| Assignment |
Give the records again, word for word.
** Source material follows **
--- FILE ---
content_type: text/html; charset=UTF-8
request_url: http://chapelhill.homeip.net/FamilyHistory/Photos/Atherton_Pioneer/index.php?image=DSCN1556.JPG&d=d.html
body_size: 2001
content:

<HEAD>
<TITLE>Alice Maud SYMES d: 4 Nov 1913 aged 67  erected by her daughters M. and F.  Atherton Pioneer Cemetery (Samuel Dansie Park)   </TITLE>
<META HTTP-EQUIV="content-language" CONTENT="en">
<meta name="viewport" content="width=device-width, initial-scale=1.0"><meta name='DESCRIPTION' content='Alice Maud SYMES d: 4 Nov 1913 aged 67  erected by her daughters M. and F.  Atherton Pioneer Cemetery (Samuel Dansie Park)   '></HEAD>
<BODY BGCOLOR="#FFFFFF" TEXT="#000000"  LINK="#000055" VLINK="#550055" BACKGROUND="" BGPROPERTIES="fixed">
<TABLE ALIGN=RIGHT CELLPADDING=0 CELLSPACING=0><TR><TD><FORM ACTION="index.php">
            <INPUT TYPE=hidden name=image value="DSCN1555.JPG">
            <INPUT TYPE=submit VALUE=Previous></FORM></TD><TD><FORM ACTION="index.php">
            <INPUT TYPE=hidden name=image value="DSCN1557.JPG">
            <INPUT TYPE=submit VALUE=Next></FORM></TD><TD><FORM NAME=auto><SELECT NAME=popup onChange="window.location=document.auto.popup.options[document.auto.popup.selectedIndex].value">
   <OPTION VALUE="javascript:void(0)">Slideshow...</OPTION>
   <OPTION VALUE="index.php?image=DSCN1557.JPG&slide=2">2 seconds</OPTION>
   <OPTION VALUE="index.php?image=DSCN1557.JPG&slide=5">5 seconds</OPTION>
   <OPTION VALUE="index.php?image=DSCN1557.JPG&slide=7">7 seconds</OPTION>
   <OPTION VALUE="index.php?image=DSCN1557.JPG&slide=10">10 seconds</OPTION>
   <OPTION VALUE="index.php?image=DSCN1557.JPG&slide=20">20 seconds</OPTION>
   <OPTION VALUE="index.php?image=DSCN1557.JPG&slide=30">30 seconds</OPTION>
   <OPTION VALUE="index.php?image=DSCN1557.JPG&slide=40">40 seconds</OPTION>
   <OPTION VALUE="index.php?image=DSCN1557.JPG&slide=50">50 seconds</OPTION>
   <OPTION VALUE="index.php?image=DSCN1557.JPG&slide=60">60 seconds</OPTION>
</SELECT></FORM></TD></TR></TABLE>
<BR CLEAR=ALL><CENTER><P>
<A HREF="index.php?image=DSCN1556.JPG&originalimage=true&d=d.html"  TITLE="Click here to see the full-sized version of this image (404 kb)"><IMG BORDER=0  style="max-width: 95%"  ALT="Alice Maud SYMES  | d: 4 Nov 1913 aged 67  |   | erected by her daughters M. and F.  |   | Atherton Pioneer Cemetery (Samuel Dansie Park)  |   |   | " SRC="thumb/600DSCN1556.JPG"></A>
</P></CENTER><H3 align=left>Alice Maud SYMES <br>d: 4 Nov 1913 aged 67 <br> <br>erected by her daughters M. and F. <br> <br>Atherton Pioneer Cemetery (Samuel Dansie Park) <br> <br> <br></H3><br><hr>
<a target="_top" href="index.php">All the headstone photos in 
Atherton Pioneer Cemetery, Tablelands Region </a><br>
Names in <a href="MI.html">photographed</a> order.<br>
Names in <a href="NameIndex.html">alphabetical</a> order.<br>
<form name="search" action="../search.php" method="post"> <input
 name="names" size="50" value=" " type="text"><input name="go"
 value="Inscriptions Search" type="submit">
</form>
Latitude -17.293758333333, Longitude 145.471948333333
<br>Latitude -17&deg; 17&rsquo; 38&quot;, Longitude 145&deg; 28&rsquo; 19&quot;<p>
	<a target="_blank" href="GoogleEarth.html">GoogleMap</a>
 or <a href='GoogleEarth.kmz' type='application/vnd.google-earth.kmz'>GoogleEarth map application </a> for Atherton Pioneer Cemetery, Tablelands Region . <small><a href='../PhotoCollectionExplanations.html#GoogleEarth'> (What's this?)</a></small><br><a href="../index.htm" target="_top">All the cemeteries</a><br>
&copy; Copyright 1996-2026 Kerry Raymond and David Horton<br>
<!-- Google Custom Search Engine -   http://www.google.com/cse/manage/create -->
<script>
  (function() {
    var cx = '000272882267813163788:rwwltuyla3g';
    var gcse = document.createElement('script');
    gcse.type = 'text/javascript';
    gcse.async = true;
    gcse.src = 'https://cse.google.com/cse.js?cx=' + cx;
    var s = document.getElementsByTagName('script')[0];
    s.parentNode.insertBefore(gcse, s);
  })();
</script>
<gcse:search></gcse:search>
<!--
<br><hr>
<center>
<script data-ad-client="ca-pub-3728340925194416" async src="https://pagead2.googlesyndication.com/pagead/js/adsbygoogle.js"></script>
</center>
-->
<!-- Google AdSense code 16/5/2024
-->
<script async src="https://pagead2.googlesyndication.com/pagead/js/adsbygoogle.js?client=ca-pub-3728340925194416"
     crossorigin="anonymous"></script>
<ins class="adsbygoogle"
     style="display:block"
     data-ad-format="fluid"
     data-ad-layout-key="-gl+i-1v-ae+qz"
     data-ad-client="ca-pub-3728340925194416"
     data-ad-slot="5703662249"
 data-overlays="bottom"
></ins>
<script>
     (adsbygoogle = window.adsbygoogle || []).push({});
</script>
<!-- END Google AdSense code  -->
** End of Source material **
| Answer to this exercise |
--- FILE ---
content_type: text/html; charset=UTF-8
request_url: http://chapelhill.homeip.net/FamilyHistory/Photos/Atherton_Pioneer/index.php?image=DSCN1556.JPG&d=d.html
body_size: 2001
content:

<HEAD>
<TITLE>Alice Maud SYMES d: 4 Nov 1913 aged 67  erected by her daughters M. and F.  Atherton Pioneer Cemetery (Samuel Dansie Park)   </TITLE>
<META HTTP-EQUIV="content-language" CONTENT="en">
<meta name="viewport" content="width=device-width, initial-scale=1.0"><meta name='DESCRIPTION' content='Alice Maud SYMES d: 4 Nov 1913 aged 67  erected by her daughters M. and F.  Atherton Pioneer Cemetery (Samuel Dansie Park)   '></HEAD>
<BODY BGCOLOR="#FFFFFF" TEXT="#000000"  LINK="#000055" VLINK="#550055" BACKGROUND="" BGPROPERTIES="fixed">
<TABLE ALIGN=RIGHT CELLPADDING=0 CELLSPACING=0><TR><TD><FORM ACTION="index.php">
            <INPUT TYPE=hidden name=image value="DSCN1555.JPG">
            <INPUT TYPE=submit VALUE=Previous></FORM></TD><TD><FORM ACTION="index.php">
            <INPUT TYPE=hidden name=image value="DSCN1557.JPG">
            <INPUT TYPE=submit VALUE=Next></FORM></TD><TD><FORM NAME=auto><SELECT NAME=popup onChange="window.location=document.auto.popup.options[document.auto.popup.selectedIndex].value">
   <OPTION VALUE="javascript:void(0)">Slideshow...</OPTION>
   <OPTION VALUE="index.php?image=DSCN1557.JPG&slide=2">2 seconds</OPTION>
   <OPTION VALUE="index.php?image=DSCN1557.JPG&slide=5">5 seconds</OPTION>
   <OPTION VALUE="index.php?image=DSCN1557.JPG&slide=7">7 seconds</OPTION>
   <OPTION VALUE="index.php?image=DSCN1557.JPG&slide=10">10 seconds</OPTION>
   <OPTION VALUE="index.php?image=DSCN1557.JPG&slide=20">20 seconds</OPTION>
   <OPTION VALUE="index.php?image=DSCN1557.JPG&slide=30">30 seconds</OPTION>
   <OPTION VALUE="index.php?image=DSCN1557.JPG&slide=40">40 seconds</OPTION>
   <OPTION VALUE="index.php?image=DSCN1557.JPG&slide=50">50 seconds</OPTION>
   <OPTION VALUE="index.php?image=DSCN1557.JPG&slide=60">60 seconds</OPTION>
</SELECT></FORM></TD></TR></TABLE>
<BR CLEAR=ALL><CENTER><P>
<A HREF="index.php?image=DSCN1556.JPG&originalimage=true&d=d.html"  TITLE="Click here to see the full-sized version of this image (404 kb)"><IMG BORDER=0  style="max-width: 95%"  ALT="Alice Maud SYMES  | d: 4 Nov 1913 aged 67  |   | erected by her daughters M. and F.  |   | Atherton Pioneer Cemetery (Samuel Dansie Park)  |   |   | " SRC="thumb/600DSCN1556.JPG"></A>
</P></CENTER><H3 align=left>Alice Maud SYMES <br>d: 4 Nov 1913 aged 67 <br> <br>erected by her daughters M. and F. <br> <br>Atherton Pioneer Cemetery (Samuel Dansie Park) <br> <br> <br></H3><br><hr>
<a target="_top" href="index.php">All the headstone photos in 
Atherton Pioneer Cemetery, Tablelands Region </a><br>
Names in <a href="MI.html">photographed</a> order.<br>
Names in <a href="NameIndex.html">alphabetical</a> order.<br>
<form name="search" action="../search.php" method="post"> <input
 name="names" size="50" value=" " type="text"><input name="go"
 value="Inscriptions Search" type="submit">
</form>
Latitude -17.293758333333, Longitude 145.471948333333
<br>Latitude -17&deg; 17&rsquo; 38&quot;, Longitude 145&deg; 28&rsquo; 19&quot;<p>
	<a target="_blank" href="GoogleEarth.html">GoogleMap</a>
 or <a href='GoogleEarth.kmz' type='application/vnd.google-earth.kmz'>GoogleEarth map application </a> for Atherton Pioneer Cemetery, Tablelands Region . <small><a href='../PhotoCollectionExplanations.html#GoogleEarth'> (What's this?)</a></small><br><a href="../index.htm" target="_top">All the cemeteries</a><br>
&copy; Copyright 1996-2026 Kerry Raymond and David Horton<br>
<!-- Google Custom Search Engine -   http://www.google.com/cse/manage/create -->
<script>
  (function() {
    var cx = '000272882267813163788:rwwltuyla3g';
    var gcse = document.createElement('script');
    gcse.type = 'text/javascript';
    gcse.async = true;
    gcse.src = 'https://cse.google.com/cse.js?cx=' + cx;
    var s = document.getElementsByTagName('script')[0];
    s.parentNode.insertBefore(gcse, s);
  })();
</script>
<gcse:search></gcse:search>
<!--
<br><hr>
<center>
<script data-ad-client="ca-pub-3728340925194416" async src="https://pagead2.googlesyndication.com/pagead/js/adsbygoogle.js"></script>
</center>
-->
<!-- Google AdSense code 16/5/2024
-->
<script async src="https://pagead2.googlesyndication.com/pagead/js/adsbygoogle.js?client=ca-pub-3728340925194416"
     crossorigin="anonymous"></script>
<ins class="adsbygoogle"
     style="display:block"
     data-ad-format="fluid"
     data-ad-layout-key="-gl+i-1v-ae+qz"
     data-ad-client="ca-pub-3728340925194416"
     data-ad-slot="5703662249"
 data-overlays="bottom"
></ins>
<script>
     (adsbygoogle = window.adsbygoogle || []).push({});
</script>
<!-- END Google AdSense code  -->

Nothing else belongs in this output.